» Exercise passage:
---------------
Use group_by() to organize the data by Date_Only, ensuring we aggregate data on a daily basis.
Use summarise() to calculate the average hours spent asleep (average_hrs_asleep) and the average hours spent in bed (average_hrs_bed) for each day across all users.
Use mutate() to create a new column the_date by converting the Date_Only to a proper Date format with as.Date(), for easier plotting and analysis.

average_sleep_data <- sleep_score |>
  group_by(Date_Only) |>
  summarise(
    average_hrs_asleep = mean(time_spent_asleep_hrs),
    average_hrs_bed = mean(time_spent_in_bed_hrs)
  ) |>
  mutate(the_date = as.Date(Date_Only))

Now, we’ll create a line chart to visualize the comparison between the average hours users spend asleep and the total hours they spend in bed each day.

ggplot(average_sleep_data, aes(x = the_date)) +
    geom_line(aes(y = average_hrs_asleep, color = "Time Asleep")) +
    geom_line(aes(y = average_hrs_bed, color = "Time in Bed")) +
    geom_hline(yintercept = 8, linetype = "dashed", color = "red") +
    scale_color_manual(values = c("Time Asleep" = "blue", "Time in Bed" = "green")) +
    theme_minimal() +
    theme(axis.text.x = element_text(angle = 45, hjust = 1)) +
    labs(title = "Average Sleep Time vs Time in Bed",
         x = "Date",
         y = "Hours",
         color = "Legend") +
    scale_x_date(date_breaks = "1 week", date_labels = "%Y-%m-%d") +
    annotate("text", x = max(average_sleep_data$the_date), y = 8.2, label = "Recommended 8 hours", hjust = 1)

Summary: This visualization reaffirms the pattern noted previously: users consistently sleep less than the recommended 8 hours, as marked by the red dashed line. It reveals a significant gap between the time spent in bed and actual hours asleep, indicating that users require more time to unwind and transition into sleep. This discrepancy underscores the necessity of spending sufficient time in bed to reach the ideal sleep duration.

4.2 Correlations

We’ll continue our analysis by identifying correlations between different variables.

Daily Activity vs. Daily Calories

First we’ll create a scatter plot to visualize the relationship between daily activity, measured by daily steps, and the calories burned by users.

ggplot(daily_activity_cleaned, aes(x = Total_Steps, y = Calories)) +
  geom_point(color = "blue", alpha = 0.5) + 
  geom_smooth(method = "lm", color = "red", se = FALSE) +
  theme_minimal() + 
  labs(title = "Relationship Between Daily Steps and Calories",
    x = "Total Steps",
    y = "Calories")
---------------
» Activity list:
**A.** Print the portion of the sleep analysis walkthrough starting with "Daily Activity vs." and going on through "burned by users.".
**B.** List every distinct function beginning with geom_ that is called in the code of the sleep analysis walkthrough.
**C.** Answer these questions using the sleep analysis walkthrough.
(i) What interval is given to date_breaks in the line chart code?
(ii) According to the summary, users consistently sleep less than what amount?
(iii) In the scatter plot, what measure is used for daily activity?

» Data below:
---------------
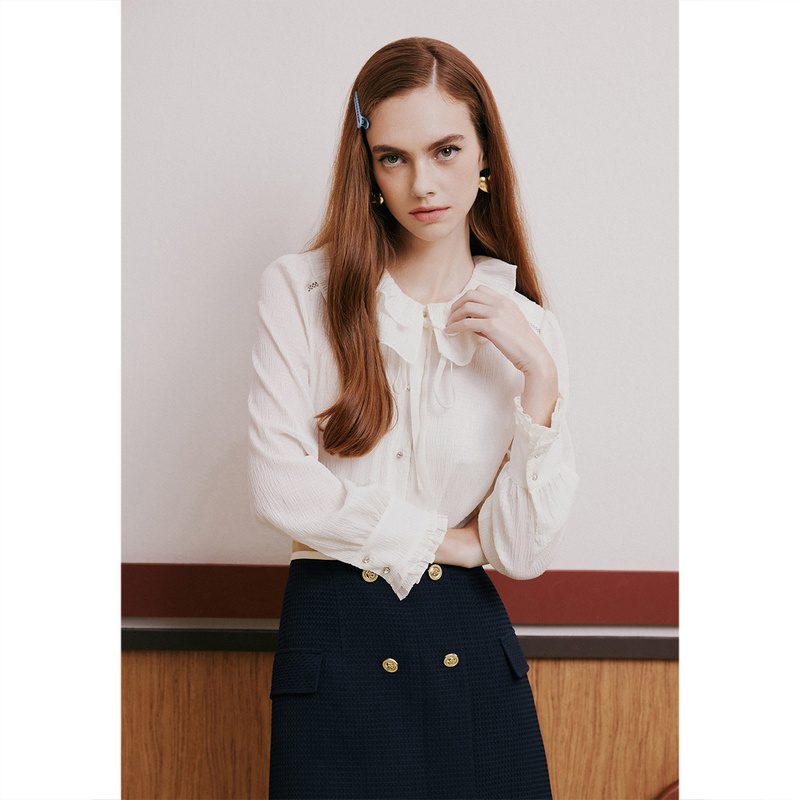 【一口价】【预售 】PSALTER诗篇 2023年春季新款百搭盐缩泡泡皱衬衫6C63130033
---------------
» Results for each task:
**A.**
Daily Activity vs. Daily Calories

First we’ll create a scatter plot to visualize the relationship between daily activity, measured by daily steps, and the calories burned by users.

**B.**
geom_line()
geom_hline()
geom_point()
geom_smooth()

**C.**
(i) "1 week"
(ii) The recommended 8 hours
(iii) Daily steps